Susan Wortzman – “ Canada”, by Richard Ford. As a fan of Ford’s earlier novels, I am happy to say that this one does not disappoint. Although my reading time has slowed down, this story of twin teenagers whose parents are arrested for bank robbery has been suspenseful throughout. When the son Dell is shipped off to Canada, his life moves to the prairies, where references to Winnipeg schools and other things Canadian are chillingly familiar.
Susan Nickle – “Paris to the Moon” by Adam Gopnik, because I love all things Paris. It is about Adam Gopnik’s move with his wife and infant son to Paris in 1995. Gopnik is a writer for the New Yorker. This book mixes tales of parenthood with the sights and experiences of Paris, along with the trials and tribulations of assimilating to a new life in a new city.

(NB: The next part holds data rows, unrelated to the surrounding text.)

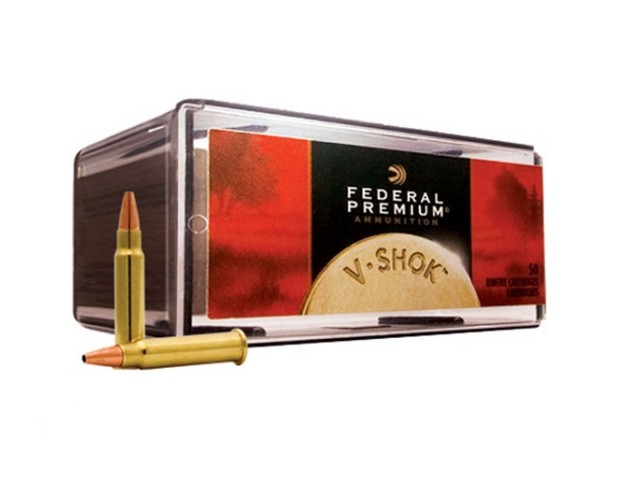 Naboj Federal 17 HMR TNT HP V-Shok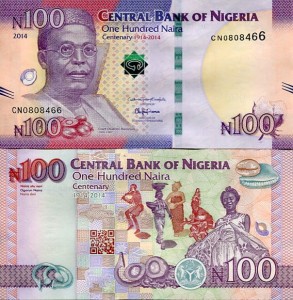 Nigeria 100 Naira 2024 r. UNC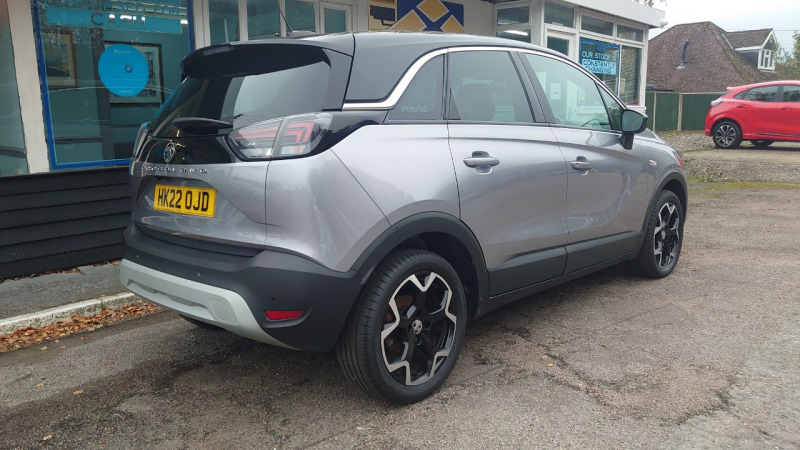 Vauxhall Crossland 1.5 Turbo D Elite Edition - 2022 22 HK22OJD Grey #4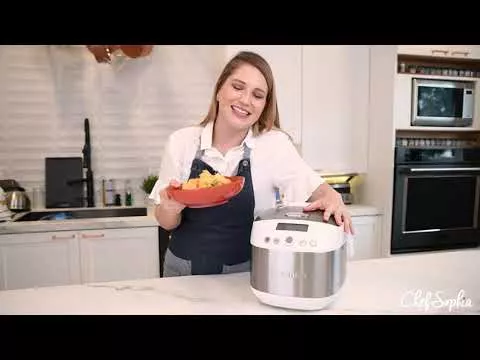 Arroz con Camarones - Olla arrocera multifunción para arroz, granos y cereal FRC-1000 de Cuisinart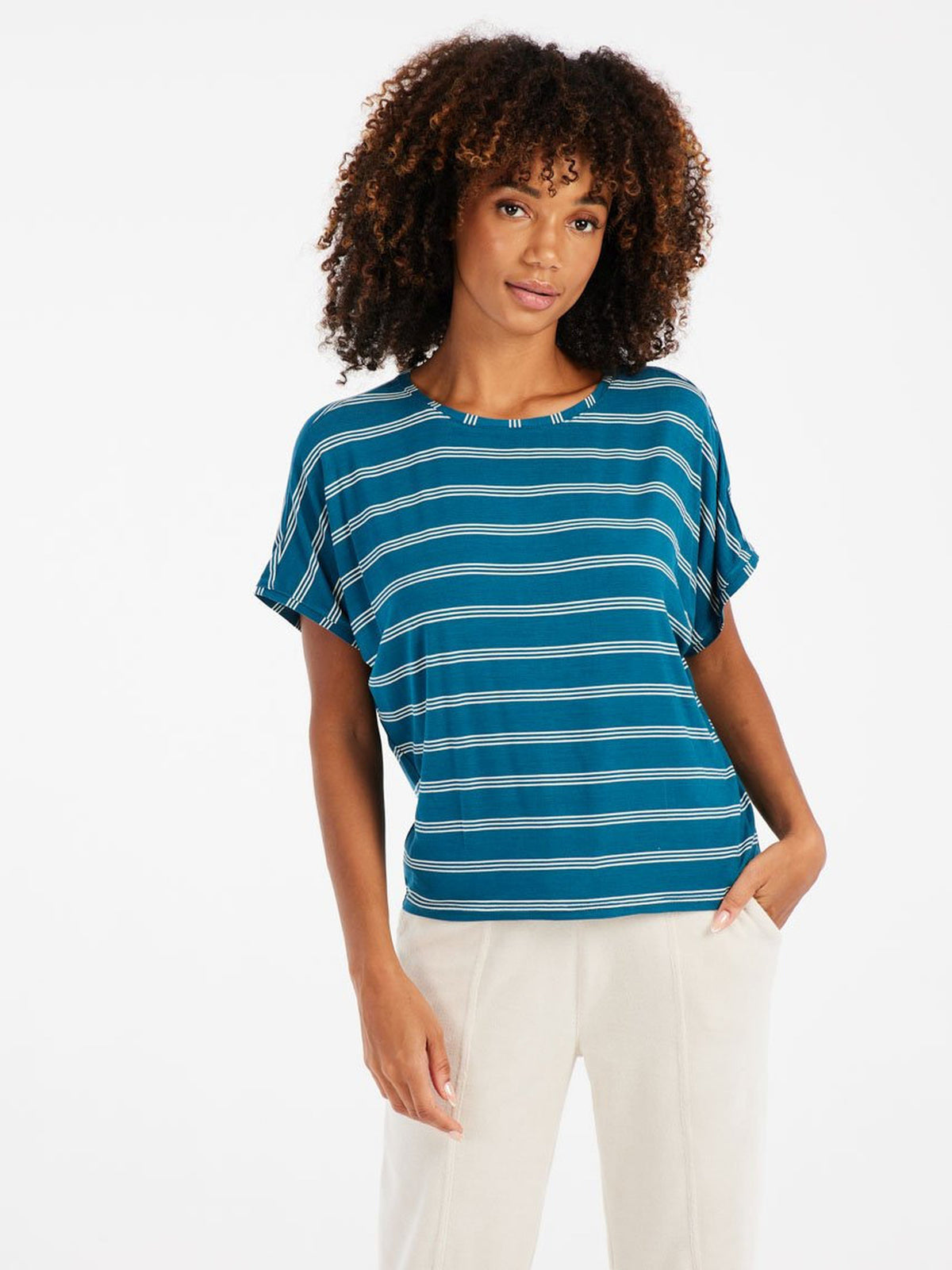 PROTEST PRTAdalia T-shirts & Tops | Surfing Blue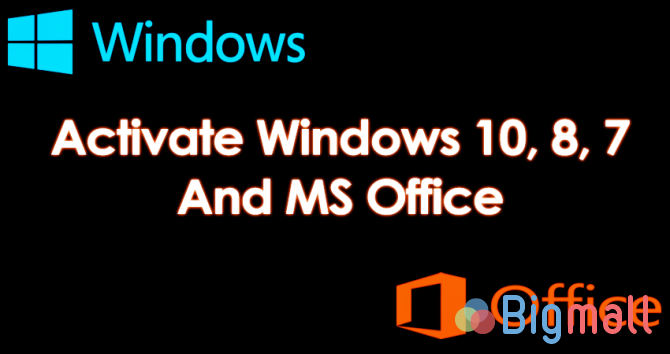 Windows / Office აქტივაცია - სურათი 1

Chuck Rothman – I’m reading the first book in the alternate history series that I started this past summer (I discovered I was reading them out of order). The series is based on the premise that the south won the U.S. Civil War and formed their own country. The first book in the series, entitled “How Few Remain”, takes place in 1881, and deals with the USA (the north) fighting another war with the CSA (the south). It’s intriguing, not the least because a lot of the battles between the states introduce modern warfare tactics that really didn’t appear on the scene until World War One (like trench warfare, massed machine guns, artillery barrages, etc.). The politics, especially with the European countries, reflect the real situation at the end of the 19th century, much of which lead directly to the First World War. This is the second series I’ve read from Harry Turtledove, and although the book is classed as a sub-genre of science fiction (because it’s an alternate history), it is much more a commentary on the actual state of the world in the latter half of the 19th century. I highly recommend this to any student of history.

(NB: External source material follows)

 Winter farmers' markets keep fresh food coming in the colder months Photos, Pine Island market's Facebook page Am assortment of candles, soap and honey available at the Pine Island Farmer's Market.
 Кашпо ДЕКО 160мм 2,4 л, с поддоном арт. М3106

Rachael Chadwick – I just finished “The Perks of Being a Wallflower” by Stephen Chbosky, a book written in staccato style in the form of letters to a ‘friend’. While intended for Young Adults, I have moved the book further to the back of the bookshelf hoping my son doesn’t notice it for another couple of years. Reading the reviews for this book is quite interesting due to the diverse opinions about the style and content of the book. Now I’m starting “Ru” by Kim Thuy, which won The Governor General’s Literary Award for Fiction among numerous other awards.
Christine Quinlan – I’m reading “A Game of Thrones” by George R. R. Martin, the first book of five, with another two expected to be released in the coming years. I picked up this book because I’ve been enjoying HBO’s “Game of Thrones”, a TV series based on the books. As in most cases, I’m loving the book even more! It tells a fascinating and well-rounded story by presenting each chapter from a different character’s perspective.